Thu Jul 27 04:30 PM -- 06:00 PM (PDT) @ Exhibit Hall 1 #109

Learning visual representations with interpretable features, i.e., disentangled representations, remains a challenging problem. Existing methods demonstrate some success but are hard to apply to large-scale vision datasets like ImageNet. In this work, we propose a simple post-processing framework to disentangle content and style in learned representations from pre-trained vision models. We model the pre-trained features probabilistically as linearly entangled combinations of the latent content and style factors and develop a simple disentanglement algorithm based on the probabilistic model. We show that the method provably disentangles content and style features and verify its efficacy empirically. Our post-processed features yield significant domain generalization performance improvements when the distribution shift occurs due to style changes or style-related spurious correlations.

Author Information

Lilian Ngweta (Rensselaer Polytechnic Institute (RPI))

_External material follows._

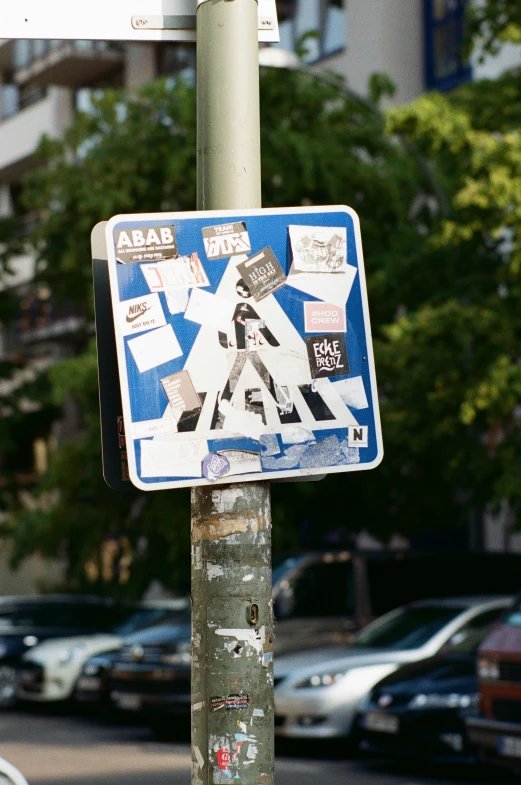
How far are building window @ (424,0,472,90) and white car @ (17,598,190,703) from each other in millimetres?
12522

I am a computer science PhD student at Rensselaer Polytechnic Institute (RPI) in Troy, New York. My research interests are in the areas of out-of-distribution (OOD) generalization in machine learning and the applications of Machine Learning/AI methods to solve real world problems. Before joining RPI, I worked as a research intern at Microsoft Research in Redmond, Washington in Summer 2018, where I implemented a robust and scalable video processing engine that performed real-time image classification and labeling using a state-of-the-art deep neural network, and measured its performance. I received my Bachelor of Science in Software Engineering from Barrett, The Honors College at Arizona State University. Outside of work and school, I like to hike, dance and listen to music. I also like to travel and to interact with people from different cultures!

Subha Maity (University of Michigan, Ann Arbor)
Alex Gittens (Rensselaer Polytechnic Institute)

Alex Gittens's research focuses on using randomization to reduce the computational costs of extracting information from large datasets. His work lies at the intersection of randomized algorithms, numerical linear algebra, high-dimensional probability, and machine learning.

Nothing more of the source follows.